Unverwüstliche Liebe
Die Journalistin und Autorin Anja Rützel, ausgewiesene Expertin für Biber, Einsamkeit, Buffy the Vampire Slayer und Trash-TV (man lese jeden Januar mit Freude ihre Dschungelcamp-Tageszusammenfassungen bei Spiegel Online!), greift tief in die 90er Jahre und huldigt zurecht den Jungs von Take That. Sie vergleicht ihre Band-Liebe mit einem neuseeländischen Langflossenaal (»Sie ist langsam gewachsen und deshalb unverwüstlich«), ordnet die Musiker der »Boyband-Gemütsdiversifizierungsformel« unter (»süß/sensibel/sexy/lustig/auch dabei«), charakterisiert von Gary Barlow bis Robbie Williams alle mit wunderbarer, ironischer Zuneigung und macht aus den Postergesichtern echte Menschen. Es ist für den Leser zudem sehr befreiend, sich endlich zu Bands wie Take That bekennen zu können. Falls nötig. Und »Back for Good« für eine der schönsten Schmacht-Balladen der 90er zu halten. Anja Rützel bringt es auf den Punkt: »Take That sind meine liebsten Fluchthelfer aus dem schrundigen Alltag, und an manchen, seltenen Tagen glaube ich wirklich daran, dass das Leben so dramatisch und toll sein kann, wie ihre Musik behauptet. ›Could it be magic?‹ Möglicherweise.«
Kiwi Musikbibliothek:
Thees Uhlmann: »Die toten Hosen« / Tino Hanekamp: »Nick Cave« /Anja Rützel: »Take That« / Klaus Modick: »Leonard Cohen« / Sophie Passmann: »Frank Ocean« / Frank Goosen: »Die Beatles« / Lady Bitch Ray: »Madonna« (ab 8. April)

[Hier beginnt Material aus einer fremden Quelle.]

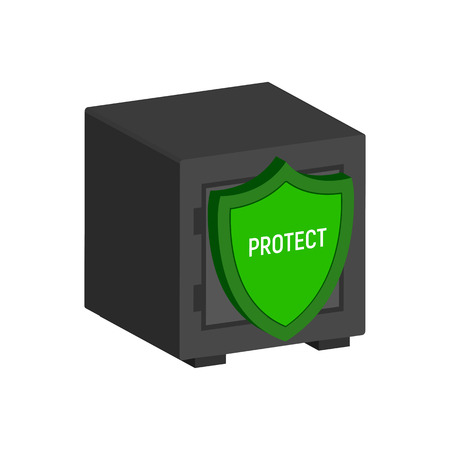 PROTECT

Kiepenheuer & Witsch, Köln, 2020
Lesungen mit Frank Goosen am 3. März im Theater am Ziegelbrand/Menden, am 4. März im Kulturzentrum A. Everding/Bottrop, am 17. März im Ebertbad/Oberhausen, am 18. März in der Zeche Carl/Essen und am 23. März in der Stadtbibliothek Duisburg. Weitere Lesungen im April und Mai.